▸ **Excerpted text**
---+---

Through the Sight Glass 005:
Lagunitas Brewing

Lagunitas - Sight Glass_feature

It’s a great time to be alive and drinking beer in Chicagoland. After all, the local craft beer scene is arguably at its apex. At last count, the number of breweries in Illinois alone topped 160, and plenty more are set to mash in their first commercial batches in 2016. With so much brew-related activity constantly vying for our attention, it’s good sometimes to sit back and reflect on how we got here, the ups and downs of the industry, and tasty possibilities the future may have in store for us.
While the majority of us merely daydream of the beers we’ll enjoy or event we’ll attend after a long day of staring at a computer, Chicagoland brewers are living, breathing and crafting the local beer scene as we know it 24-7-365. They’re hoisting countless 50-pound bags of grain over their shoulders at 6am. Soaking their clothes in sweat during double batch days in searing brew houses. Hitting the pavement day and night to get their beers on tap at your favorite watering holes or on the shelf at local bottle shops. Ordering ingredients. Making sure brewing schedules are maintained to keep their taplists full with enough left to pour at the overabundance of beer festivals throughout the year. Tracking merch inventory. Working with kitchens and food trucks to provide an enhanced experience for visitors. The list goes on and on. Big or small, production or taproom, city or suburb…our local breweries make it all happen – all in an effort to keep our bellies happy and our spirits high.
Who better then to serve up insights on the Chicagoland craft beer scene?
“Through the Sight Glass” is a multi-part series that lets the people behind the breweries we love share thoughts on their business and the industry.

Mary Bauer, Head Brewer
Lagunitas Brewing, Chicago
250BBL System / Brewery + Brewpub
www.lagunitas.com
@lagunitasbeer

From her days attending high school in the far west suburbs of Chicago to the chemistry labs at the University of Illinois to stints with Anheuser Busch and PepsiCo, a mind for science has always been at the core of what makes Mary Bauer tick. As the head brewer for Lagunitas’ Chicago brewery since it opened in 2014, she has been able to channel her knowledge of and passion for food science and brewing into making some of the tastiest, most popular beers in the world. With Lagunitas housed in a jaw-dropping, 300,000-square-foot facility using a system capable of producing up to 500,000 barrels a year, this has been no small feat for Bauer, who was honored as a member of Crain’s Chicago Business’ 40 Under 40 Class of 2014. After spending an hour with her in the brewery, it was plainly obvious to me that Bauer isn’t phased one iota by the magnitude of her role and is a perfect fit to handle the reins of Lagunitas’ evolution in Chicagoland and beyond.

Lagunitas - Sight Glass

Which Chicagoland brewery inspires you most and why?

Penrose in Geneva. Tom Korder, the brewmaster and co-founder, is an old friend. That brewery was created with a true love of brewing and in the entrepreneurial spirit. Tom and his team built the brewery from the ground up with their own two hands. Penrose has great Belgian-inspired beers that intertwine wild yeast and barrel aging. Tom and the Penrose team are a great success story, and I am very happy for them!

---+---

▸ **Challenges**
1) According to the brewery profile, what honor did Mary Bauer receive?
2) For each statement, say yes or no as to whether it agrees with the brewery profile, and quote the words that decide it.
(a) Lagunitas' Chicago brewery opened in 2014.
(b) The number of breweries in Illinois has topped 200.
(c) Bauer names Penrose as the Chicagoland brewery that inspires her most.
The material after this point isn't needed.

---+---

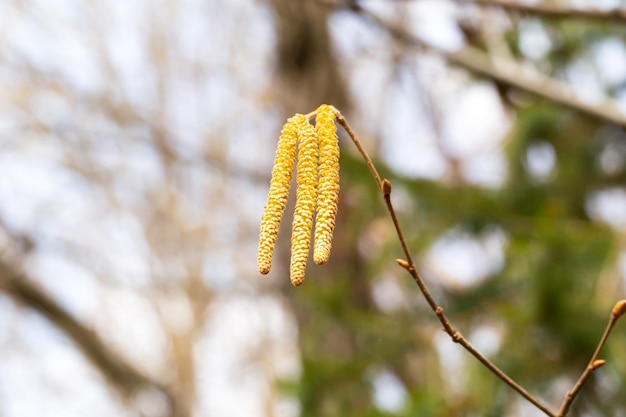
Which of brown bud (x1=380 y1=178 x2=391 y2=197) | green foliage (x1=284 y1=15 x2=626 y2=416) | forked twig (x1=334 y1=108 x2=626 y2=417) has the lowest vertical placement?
forked twig (x1=334 y1=108 x2=626 y2=417)

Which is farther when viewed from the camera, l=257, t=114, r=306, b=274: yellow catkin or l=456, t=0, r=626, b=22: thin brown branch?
l=456, t=0, r=626, b=22: thin brown branch

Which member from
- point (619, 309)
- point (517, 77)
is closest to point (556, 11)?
point (517, 77)

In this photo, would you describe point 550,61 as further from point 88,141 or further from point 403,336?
point 88,141

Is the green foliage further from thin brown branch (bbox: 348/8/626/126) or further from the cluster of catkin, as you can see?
the cluster of catkin

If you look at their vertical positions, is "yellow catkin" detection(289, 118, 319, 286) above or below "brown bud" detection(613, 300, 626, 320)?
above

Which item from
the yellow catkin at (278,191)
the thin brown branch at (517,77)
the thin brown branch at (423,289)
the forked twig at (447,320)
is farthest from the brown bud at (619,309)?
the thin brown branch at (517,77)

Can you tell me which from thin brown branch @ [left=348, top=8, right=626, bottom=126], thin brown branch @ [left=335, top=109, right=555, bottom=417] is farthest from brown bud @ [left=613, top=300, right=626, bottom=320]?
thin brown branch @ [left=348, top=8, right=626, bottom=126]

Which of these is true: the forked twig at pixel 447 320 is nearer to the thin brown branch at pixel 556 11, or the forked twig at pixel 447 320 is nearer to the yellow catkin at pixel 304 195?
the yellow catkin at pixel 304 195
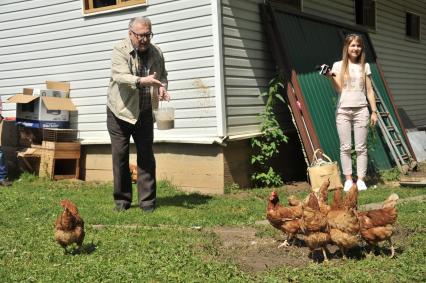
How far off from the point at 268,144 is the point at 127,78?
341 centimetres

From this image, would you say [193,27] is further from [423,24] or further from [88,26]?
[423,24]

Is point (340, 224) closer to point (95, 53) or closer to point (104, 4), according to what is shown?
point (95, 53)

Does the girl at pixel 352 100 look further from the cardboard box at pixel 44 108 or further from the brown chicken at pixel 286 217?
the cardboard box at pixel 44 108

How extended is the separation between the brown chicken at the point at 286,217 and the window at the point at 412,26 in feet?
41.3

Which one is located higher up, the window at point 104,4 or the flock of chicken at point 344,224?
the window at point 104,4

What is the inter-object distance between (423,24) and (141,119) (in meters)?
13.1

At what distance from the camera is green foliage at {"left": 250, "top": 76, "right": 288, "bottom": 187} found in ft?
27.8

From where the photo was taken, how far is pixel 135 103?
614 centimetres

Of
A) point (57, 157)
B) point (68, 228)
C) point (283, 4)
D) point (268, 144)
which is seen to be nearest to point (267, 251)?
point (68, 228)

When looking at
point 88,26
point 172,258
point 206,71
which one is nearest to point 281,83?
point 206,71

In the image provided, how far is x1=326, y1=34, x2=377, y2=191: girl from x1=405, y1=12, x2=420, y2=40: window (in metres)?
9.02

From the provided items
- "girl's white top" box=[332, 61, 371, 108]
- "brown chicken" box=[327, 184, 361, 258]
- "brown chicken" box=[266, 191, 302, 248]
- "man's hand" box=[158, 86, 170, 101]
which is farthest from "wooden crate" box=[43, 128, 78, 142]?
"brown chicken" box=[327, 184, 361, 258]

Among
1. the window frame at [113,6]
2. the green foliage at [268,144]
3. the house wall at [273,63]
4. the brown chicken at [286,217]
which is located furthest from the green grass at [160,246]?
the window frame at [113,6]

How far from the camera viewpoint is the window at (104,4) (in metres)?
8.64
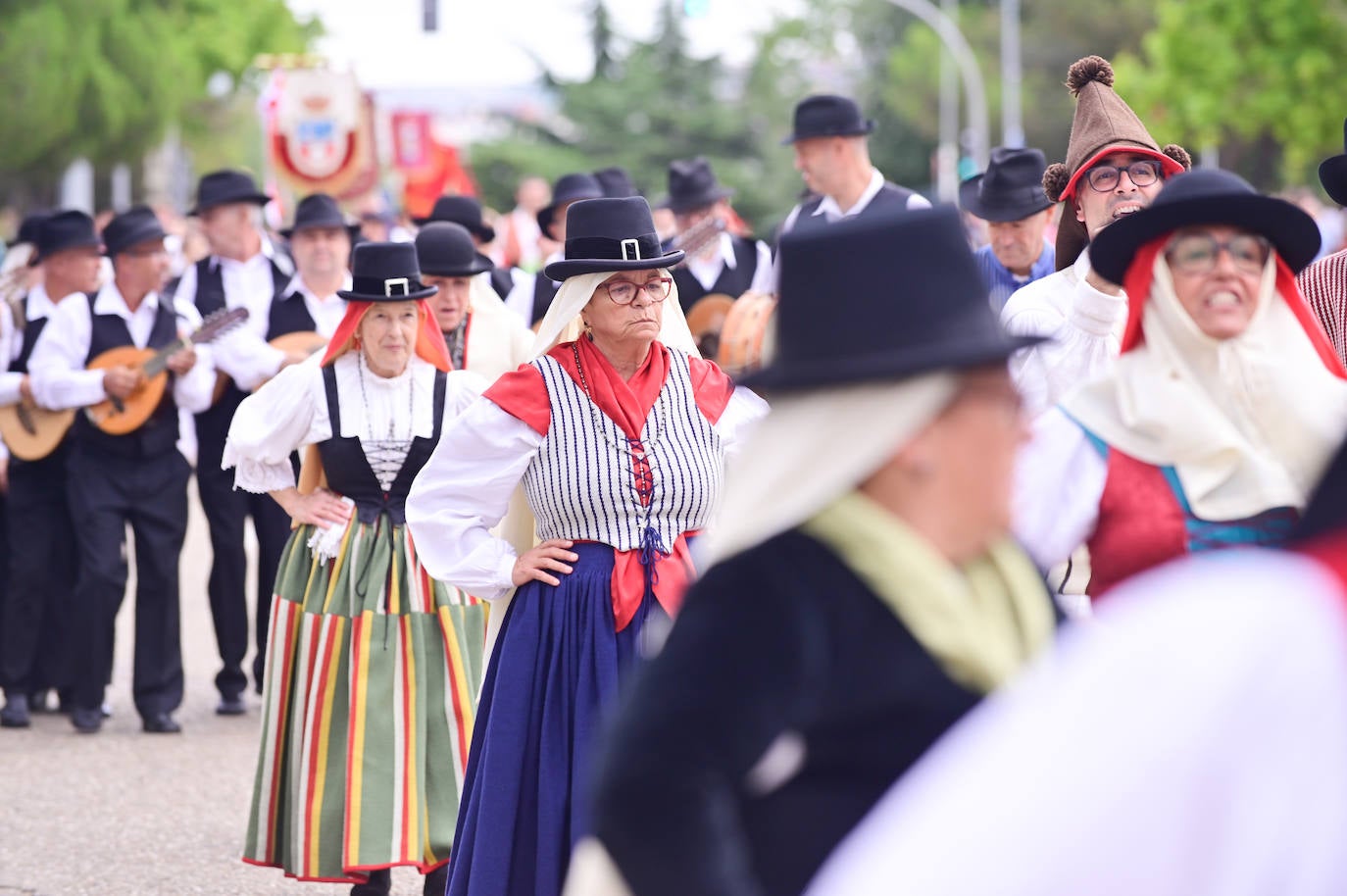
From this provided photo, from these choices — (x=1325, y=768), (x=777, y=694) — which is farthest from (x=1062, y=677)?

---+---

▸ **Answer list**
1) She was honored as a member of Crain's Chicago Business' 40 Under 40 Class of 2014.

2)
(a) Yes: "since it opened in 2014"
(b) No: "the number of breweries in Illinois alone topped 160"
(c) Yes: "Penrose in Geneva."